21 September 2024

Panida Yospanya, better known as Nong Baem, who made national headlines last year after she exposed corruption at a local government agency tasked with helping the poor in the northeastern province of Khon Kaen, has finally got a job offer – but not before she had to air her grievances about a broken job promise with the media.

 

The young graduate said today she received a call from the Government House offering her a position at a regional office of the Public Sector Anti-Corruption Commission. 


The job offer came only a day after she complained to the media in Khon Kaen that she was unable to get a job at the Social Development and Human Security Ministry despite an earlier promise by its officials that she was assured of employment at the ministry upon her graduation.
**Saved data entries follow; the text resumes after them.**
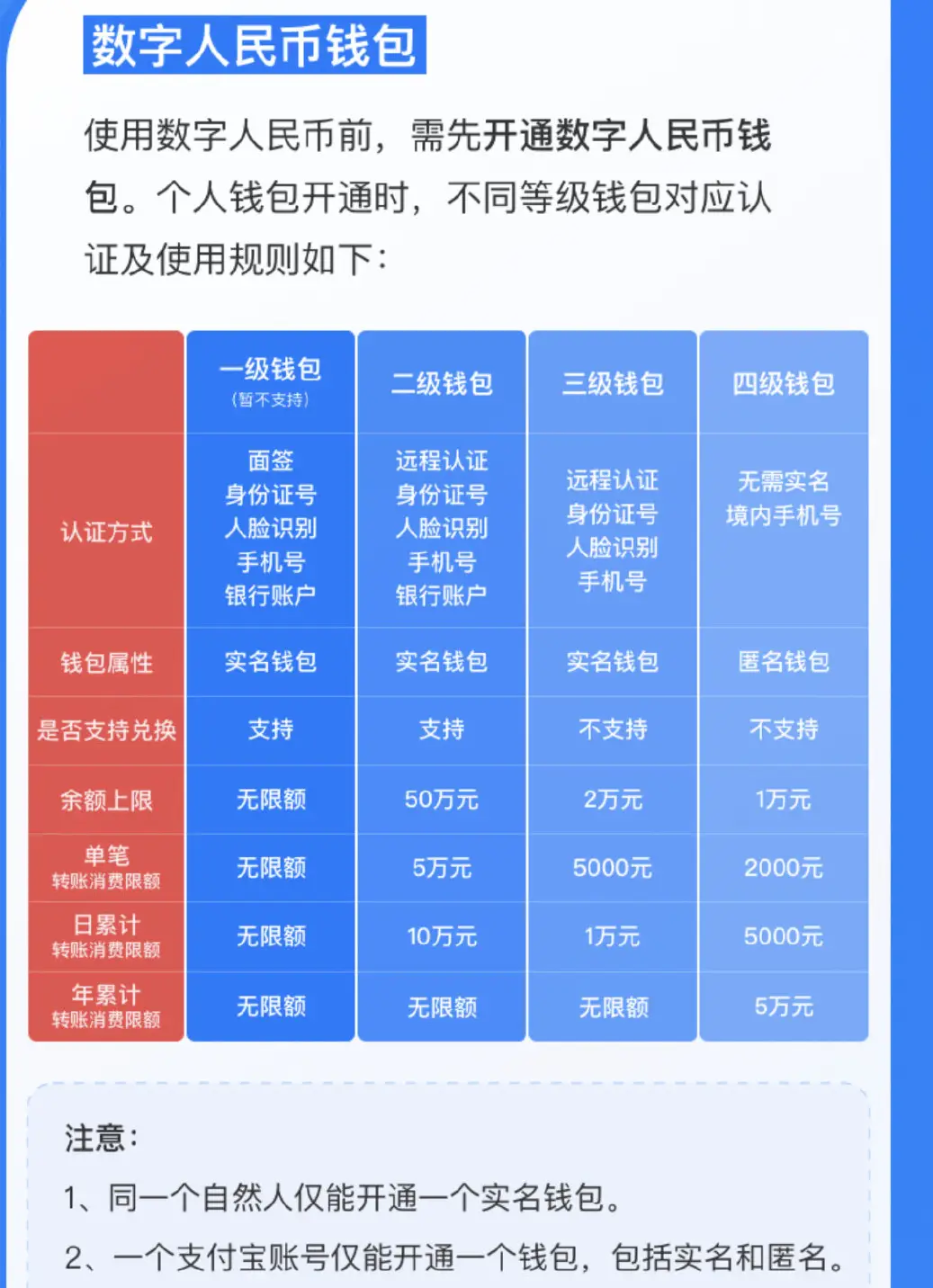 数字人民币钱包

使用数字人民币前，需先开通数字人民币钱包。个人钱包开通时，不同等级钱包对应认证及使用规则如下：

| | 一级钱包 (暂不支持) | 二级钱包 | 三级钱包 | 四级钱包 |
|---|---|---|---|---|
| 认证方式 | 面签 身份证号 人脸识别 手机号 银行账户 | 远程认证 身份证号 人脸识别 手机号 银行账户 | 远程认证 身份证号 人脸识别 手机号 | 无需实名 境内手机号 |
| 钱包属性 | 实名钱包 | 实名钱包 | 实名钱包 | 匿名钱包 |
| 是否支持兑换 | 支持 | 支持 | 不支持 | 不支持 |
| 余额上限 | 无限额 | 50万元 | 2万元 | 1万元 |
| 单笔 转账消费限额 | 无限额 | 5万元 | 5000元 | 2000元 |
| 日累计 转账消费限额 | 无限额 | 10万元 | 1万元 | 5000元 |
| 年累计 转账消费限额 | 无限额 | 无限额 | 无限额 | 5万元 |

注意：
1、同一个自然人仅能开通一个实名钱包。
2、一个支付宝账号仅能开通一个钱包，包括实名和匿名。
The job promise was seen as a recognition for her role in bringing corruption at the local office in Kon Kaen of the ministry to the attention of the National Council for Peace and Order (NCPO) and the National Anti-Corruption Commission last August.    


Panida, who was a student in the Humanities and Social Sciences Faculty of Maha Sarakham University, was working as an intern at the Centre for the Protection of the Destitute when she came across evidence of embezzlement of funds allocated for the poor.

She came across the corrupt practice as she was unwittingly involved in the forgery of more than 2,000 receipts that allowed corrupt officials to pocket public funds of worth more than Bt6.9 million.  She subsequently reported her findings to the NCPO and the NACC, prompting a nation-wide investigation that uncovered similar corrupt practices at many other centres.


Panida became an overnight celebrity and was offered employment at the ministry upon graduation.   But four months after her graduation, the promise remained unfulfilled.


Speaking to the press in Khon Kaen on Thursday, she said she contacted officials at the ministry and was  told to wait for new openings and go through the normal recruitment process.  


But Panida’s disappointment didn’t last very long. She said that today she received a call from an official working for Deputy Prime Minister Wissanu Krea-ngam with a job offer at the Zone 4 office of the Public Sector Anti-Corruption Commission in Khon Kaen.


“I feel overwhelmed by it,” she said, thanking Prime Minister Prayut Chan-on-cha for giving her an opportunity to serve the government.


She said she was excited by the prospect of becoming a civil servant “to work for the community and the society”.